E abbiamo creduto che le parole del Signore Gesù sono parole che provengono da Dio perché lui e il Padre sono una cosa sola. Sono parole che ci hanno raccontato Dio, che ci hanno svelato il mistero nascosto nei secoli, ci hanno svelato chi siamo e cosa ci facciamo su questa terra. Siamo di Cristo, siamo cristiani, ci siamo scoperti amati, lo abbiamo seguito, lo stiamo seguendo perciò, dice il Signore, siamo anche del Padre, di Dio.

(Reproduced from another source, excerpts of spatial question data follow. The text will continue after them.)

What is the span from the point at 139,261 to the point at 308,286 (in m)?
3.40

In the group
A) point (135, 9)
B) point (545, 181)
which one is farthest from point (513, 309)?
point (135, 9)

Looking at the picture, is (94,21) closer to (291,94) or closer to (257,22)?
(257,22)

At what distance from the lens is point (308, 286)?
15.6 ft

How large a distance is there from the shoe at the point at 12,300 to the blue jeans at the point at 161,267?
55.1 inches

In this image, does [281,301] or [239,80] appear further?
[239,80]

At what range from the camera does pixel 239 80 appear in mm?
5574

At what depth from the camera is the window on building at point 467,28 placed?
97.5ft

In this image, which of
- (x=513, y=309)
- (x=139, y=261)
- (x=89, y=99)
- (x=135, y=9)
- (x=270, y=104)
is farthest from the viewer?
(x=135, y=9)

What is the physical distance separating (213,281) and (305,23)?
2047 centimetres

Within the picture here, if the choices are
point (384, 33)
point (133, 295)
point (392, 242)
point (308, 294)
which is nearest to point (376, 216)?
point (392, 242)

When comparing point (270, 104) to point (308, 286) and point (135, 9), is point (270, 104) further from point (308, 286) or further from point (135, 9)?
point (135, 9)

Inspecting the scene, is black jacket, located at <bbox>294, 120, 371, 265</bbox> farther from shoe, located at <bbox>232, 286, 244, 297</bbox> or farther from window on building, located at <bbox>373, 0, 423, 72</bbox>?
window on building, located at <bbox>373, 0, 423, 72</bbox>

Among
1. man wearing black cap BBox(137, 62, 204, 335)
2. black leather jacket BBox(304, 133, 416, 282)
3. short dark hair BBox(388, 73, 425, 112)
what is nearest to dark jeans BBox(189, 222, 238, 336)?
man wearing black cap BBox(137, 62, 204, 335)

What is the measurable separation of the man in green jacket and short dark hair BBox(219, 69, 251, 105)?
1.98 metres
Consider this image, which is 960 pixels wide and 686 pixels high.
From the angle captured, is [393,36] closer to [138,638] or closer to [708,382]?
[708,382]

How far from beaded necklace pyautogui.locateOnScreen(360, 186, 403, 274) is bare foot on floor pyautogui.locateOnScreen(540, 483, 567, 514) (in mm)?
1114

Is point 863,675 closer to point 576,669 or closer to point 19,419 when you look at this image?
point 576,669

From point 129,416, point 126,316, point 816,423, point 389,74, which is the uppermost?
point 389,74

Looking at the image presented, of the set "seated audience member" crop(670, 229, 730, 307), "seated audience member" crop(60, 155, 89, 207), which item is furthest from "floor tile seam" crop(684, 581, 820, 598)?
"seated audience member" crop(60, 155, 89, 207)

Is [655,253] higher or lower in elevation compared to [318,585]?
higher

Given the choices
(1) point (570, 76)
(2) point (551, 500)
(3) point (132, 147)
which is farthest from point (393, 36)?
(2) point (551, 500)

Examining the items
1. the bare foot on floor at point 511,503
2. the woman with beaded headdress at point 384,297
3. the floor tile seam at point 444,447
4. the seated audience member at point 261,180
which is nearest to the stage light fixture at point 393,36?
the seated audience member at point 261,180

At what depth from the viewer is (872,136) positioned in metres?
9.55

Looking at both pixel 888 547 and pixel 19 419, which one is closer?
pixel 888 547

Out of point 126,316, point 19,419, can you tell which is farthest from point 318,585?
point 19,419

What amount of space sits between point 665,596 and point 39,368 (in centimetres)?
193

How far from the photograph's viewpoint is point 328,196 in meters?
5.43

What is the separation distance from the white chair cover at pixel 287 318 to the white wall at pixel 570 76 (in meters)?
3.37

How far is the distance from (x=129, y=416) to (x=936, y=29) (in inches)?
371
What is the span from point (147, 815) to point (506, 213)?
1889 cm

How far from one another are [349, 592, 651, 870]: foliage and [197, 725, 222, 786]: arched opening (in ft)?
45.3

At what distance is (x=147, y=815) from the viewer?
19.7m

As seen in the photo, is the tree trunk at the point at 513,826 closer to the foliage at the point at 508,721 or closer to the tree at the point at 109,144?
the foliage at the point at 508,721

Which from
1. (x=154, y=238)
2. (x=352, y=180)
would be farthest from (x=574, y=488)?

Passiamo la vita a cercare visibilità, approvazione, riconoscimento, siamo disposti a sopportare qualsiasi sofferenza pur di piacere agli altri. Ma siamo già qui e ora figli di Dio, figli del gran re, gli apparteniamo. Non importa cosa sappiamo fare o cosa riusciamo ad ottenere in questa vita: scoprendoci preziosi agli occhi di Dio possiamo fiorire perché possiamo amare.

Quanto amore manifesta Gesù per i suoi discepoli! Quanto gli stanno a cuore! Quanta compassione e tenerezza emergono da queste parole così intense, pronunciate da un condannato a morte!

Non c’è traccia di astio, di paura, di rabbia nelle sue parole, solo un desiderio infinito di consumarsi come una candela per dare luce a tutta l’umanità sprofondata nella tenebra.